Introduction
In the following five chapters you’ll learn about object-oriented programming (OOP). OOP is a little more challenging in R than in other languages because:
There are multiple OOP systems to choose from. In this book, I’ll focus on the three that I believe are most important: S3, R6, and S4. S3 and S4 are provided by base R. R6 is provided by the R6 package, and is similar to the Reference Classes, or RC for short, from base R.
There is disagreement about the relative importance of the OOP systems. I think S3 is most important, followed by R6, then S4. Others believe that S4 is most important, followed by RC, and that S3 should be avoided. This means that different R communities use different systems.
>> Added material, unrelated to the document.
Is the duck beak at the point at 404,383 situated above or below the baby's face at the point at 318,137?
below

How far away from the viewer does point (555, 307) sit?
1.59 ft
S3 and S4 use generic function OOP which is rather different from the encapsulated OOP used by most languages popular today44. We’ll come back to precisely what those terms mean shortly, but basically, while the underlying ideas of OOP are the same across languages, their expressions are rather different. This means that you can’t immediately transfer your existing OOP skills to R.
Generally in R, functional programming is much more important than object-oriented programming, because you typically solve complex problems by decomposing them into simple functions, not simple objects. Nevertheless, there are important reasons to learn each of the three systems:
S3 allows your functions to return rich results with user-friendly display and programmer-friendly internals. S3 is used throughout base R, so it’s important to master if you want to extend base R functions to work with new types of input.
R6 provides a standardised way to escape R’s copy-on-modify semantics. This is particularly important if you want to model objects that exist independently of R. Today, a common need for R6 is to model data that comes from a web API, and where changes come from inside or outside of R.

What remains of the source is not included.